The following is an excerpt from U.S. Trade Representative Ron Kirk’s prepared remarks. The full speech is available here.
“We know that the United States and European Union can successfully and creatively address critical challenges and set high standards for global trade. For example, last year U.S. and European leaders joined like-minded countries including Australia, Canada, Japan, Korea, Mexico, Morocco, New Zealand, Singapore, and Switzerland to conclude the Anti-Counterfeiting Trade Agreement. At the time, ACTA was widely heralded as a groundbreaking achievement that will greatly improve the enforcement of intellectual property rights around the world. Since then, it has been sadly mischaracterized by some and simply misunderstood by many more.
“Frankly, we all must work to clarify how ACTA will help protect the creativity and innovation of rights holders in every country. It recognizes the fundamental relationship between innovation and the rule of law. ACTA would change the unfortunate reality that creativity and innovation are protected more often by paper rights, but police or customs authorities seldom have the power to take action when they see commercial-scale counterfeiting or piracy. We would never tolerate that standard for the theft of tangible property. Fortunately, now ACTA provides real tools to stop the wholesale robbery and theft of knowledge-based products.
“We must also do a better job of emphasizing how ACTA reflects our deep concern for the health, safety, and welfare of consumers – not only in the European Union and the United States, but around the whole world – that are compromised by counterfeit goods. At the same time, we can point out specifically that ACTA is the first and only international IP agreement to explicitly provide that enforcement of intellectual property rules on the internet must, and I’m quoting, ‘be implemented in a manner that … preserves fundamental principles such as freedom of expression, fair process, and privacy.’

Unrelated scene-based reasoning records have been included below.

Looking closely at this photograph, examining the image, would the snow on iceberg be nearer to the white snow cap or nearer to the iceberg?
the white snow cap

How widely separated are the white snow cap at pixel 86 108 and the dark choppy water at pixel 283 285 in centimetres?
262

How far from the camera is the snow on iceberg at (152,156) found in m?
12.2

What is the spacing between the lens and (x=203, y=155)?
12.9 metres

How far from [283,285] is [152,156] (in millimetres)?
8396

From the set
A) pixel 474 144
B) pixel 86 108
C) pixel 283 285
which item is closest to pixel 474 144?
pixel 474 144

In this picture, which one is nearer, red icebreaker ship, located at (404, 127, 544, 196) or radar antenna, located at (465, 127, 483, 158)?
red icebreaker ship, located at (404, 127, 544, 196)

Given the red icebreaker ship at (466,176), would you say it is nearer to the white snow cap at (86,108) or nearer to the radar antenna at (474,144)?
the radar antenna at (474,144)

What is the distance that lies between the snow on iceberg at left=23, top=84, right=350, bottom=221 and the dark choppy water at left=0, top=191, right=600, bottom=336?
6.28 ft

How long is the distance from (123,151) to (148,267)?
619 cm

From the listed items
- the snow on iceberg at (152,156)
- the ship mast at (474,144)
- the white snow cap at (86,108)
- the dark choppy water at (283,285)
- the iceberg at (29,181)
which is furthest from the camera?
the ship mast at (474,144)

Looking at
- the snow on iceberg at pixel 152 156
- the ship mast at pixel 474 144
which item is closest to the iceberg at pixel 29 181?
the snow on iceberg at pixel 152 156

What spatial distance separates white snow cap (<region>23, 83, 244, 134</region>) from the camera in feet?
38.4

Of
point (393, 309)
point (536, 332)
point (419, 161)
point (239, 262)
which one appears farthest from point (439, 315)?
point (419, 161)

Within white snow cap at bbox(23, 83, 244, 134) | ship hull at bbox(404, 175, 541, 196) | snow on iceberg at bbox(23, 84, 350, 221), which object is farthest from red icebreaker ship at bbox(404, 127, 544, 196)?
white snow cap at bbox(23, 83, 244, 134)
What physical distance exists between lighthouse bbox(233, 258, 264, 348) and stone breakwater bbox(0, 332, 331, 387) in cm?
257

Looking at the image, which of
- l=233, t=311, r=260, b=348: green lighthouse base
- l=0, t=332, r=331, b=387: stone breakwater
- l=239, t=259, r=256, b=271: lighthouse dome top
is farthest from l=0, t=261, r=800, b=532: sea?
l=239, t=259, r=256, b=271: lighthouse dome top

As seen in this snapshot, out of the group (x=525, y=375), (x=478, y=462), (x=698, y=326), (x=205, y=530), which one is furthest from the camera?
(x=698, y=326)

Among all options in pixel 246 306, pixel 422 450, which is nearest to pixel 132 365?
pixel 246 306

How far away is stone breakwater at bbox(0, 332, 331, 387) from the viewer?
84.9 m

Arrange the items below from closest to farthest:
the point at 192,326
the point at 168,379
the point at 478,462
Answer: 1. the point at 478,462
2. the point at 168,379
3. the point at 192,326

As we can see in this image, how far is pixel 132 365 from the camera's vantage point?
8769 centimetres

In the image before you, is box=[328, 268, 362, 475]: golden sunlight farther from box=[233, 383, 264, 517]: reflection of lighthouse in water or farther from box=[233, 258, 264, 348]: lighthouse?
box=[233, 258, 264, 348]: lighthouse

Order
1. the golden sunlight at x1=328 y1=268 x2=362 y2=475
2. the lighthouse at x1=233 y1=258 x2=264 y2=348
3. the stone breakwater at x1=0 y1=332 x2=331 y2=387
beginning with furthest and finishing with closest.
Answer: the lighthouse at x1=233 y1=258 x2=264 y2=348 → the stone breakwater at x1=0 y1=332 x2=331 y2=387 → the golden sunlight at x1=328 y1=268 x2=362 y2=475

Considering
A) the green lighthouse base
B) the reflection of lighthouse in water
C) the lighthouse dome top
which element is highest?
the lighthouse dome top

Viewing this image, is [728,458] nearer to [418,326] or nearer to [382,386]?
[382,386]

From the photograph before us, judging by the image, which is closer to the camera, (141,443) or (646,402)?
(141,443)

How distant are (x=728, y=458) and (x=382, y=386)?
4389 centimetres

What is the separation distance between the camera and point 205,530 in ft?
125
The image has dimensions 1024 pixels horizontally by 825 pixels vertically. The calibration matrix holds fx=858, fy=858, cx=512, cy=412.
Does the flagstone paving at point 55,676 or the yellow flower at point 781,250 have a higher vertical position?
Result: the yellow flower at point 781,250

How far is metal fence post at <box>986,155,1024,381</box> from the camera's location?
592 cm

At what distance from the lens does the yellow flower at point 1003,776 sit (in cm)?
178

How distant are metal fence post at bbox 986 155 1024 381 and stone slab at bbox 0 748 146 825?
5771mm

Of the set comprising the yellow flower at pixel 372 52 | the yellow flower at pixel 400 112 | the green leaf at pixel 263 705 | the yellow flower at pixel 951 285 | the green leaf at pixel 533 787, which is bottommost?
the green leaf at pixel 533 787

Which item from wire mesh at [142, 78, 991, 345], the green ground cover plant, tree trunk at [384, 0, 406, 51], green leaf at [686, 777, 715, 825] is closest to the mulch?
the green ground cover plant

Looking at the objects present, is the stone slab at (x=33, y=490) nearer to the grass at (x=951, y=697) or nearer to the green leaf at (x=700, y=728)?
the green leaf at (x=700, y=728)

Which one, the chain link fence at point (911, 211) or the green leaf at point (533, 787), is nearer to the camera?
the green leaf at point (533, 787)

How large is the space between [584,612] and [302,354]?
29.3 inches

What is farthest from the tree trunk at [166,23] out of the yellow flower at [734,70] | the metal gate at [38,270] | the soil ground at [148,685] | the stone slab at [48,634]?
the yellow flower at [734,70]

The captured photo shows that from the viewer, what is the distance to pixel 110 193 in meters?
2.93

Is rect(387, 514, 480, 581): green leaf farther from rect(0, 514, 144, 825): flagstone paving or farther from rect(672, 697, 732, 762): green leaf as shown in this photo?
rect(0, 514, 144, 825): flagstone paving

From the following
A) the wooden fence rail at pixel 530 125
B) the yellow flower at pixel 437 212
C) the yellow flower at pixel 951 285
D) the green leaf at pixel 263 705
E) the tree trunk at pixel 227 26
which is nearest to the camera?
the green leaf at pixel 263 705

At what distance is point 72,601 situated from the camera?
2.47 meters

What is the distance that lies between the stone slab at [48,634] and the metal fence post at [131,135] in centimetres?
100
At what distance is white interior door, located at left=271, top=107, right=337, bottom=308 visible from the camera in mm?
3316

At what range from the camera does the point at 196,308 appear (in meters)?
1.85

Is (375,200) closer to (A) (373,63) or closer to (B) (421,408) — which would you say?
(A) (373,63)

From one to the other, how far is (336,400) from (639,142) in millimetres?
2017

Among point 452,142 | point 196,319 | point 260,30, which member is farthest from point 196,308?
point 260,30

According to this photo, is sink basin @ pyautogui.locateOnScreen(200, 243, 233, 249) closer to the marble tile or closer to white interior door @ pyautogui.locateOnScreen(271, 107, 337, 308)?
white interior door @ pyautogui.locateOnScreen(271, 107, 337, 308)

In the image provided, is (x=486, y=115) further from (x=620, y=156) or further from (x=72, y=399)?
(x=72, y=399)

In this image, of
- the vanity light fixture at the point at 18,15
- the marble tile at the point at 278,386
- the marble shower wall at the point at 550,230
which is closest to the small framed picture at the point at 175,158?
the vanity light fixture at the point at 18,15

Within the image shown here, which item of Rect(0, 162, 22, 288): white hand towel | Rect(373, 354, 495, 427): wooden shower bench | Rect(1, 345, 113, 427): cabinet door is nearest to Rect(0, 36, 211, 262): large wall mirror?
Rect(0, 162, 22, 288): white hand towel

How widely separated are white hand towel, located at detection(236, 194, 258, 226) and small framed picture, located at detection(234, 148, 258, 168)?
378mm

“In other words, ACTA does not dictate to governments how to strike the right balance between protecting IPR and promoting these fundamental principles; but it does give us stronger tools to make those critical decisions. The truth is intellectual property theft saps the lifeblood of innovation from any market where it occurs, and counterfeit goods put the health and safety of communities and consumers at risk around the world. And since no government can single-handedly stop counterfeiting and piracy, implementing this Agreement should be an act of shared leadership.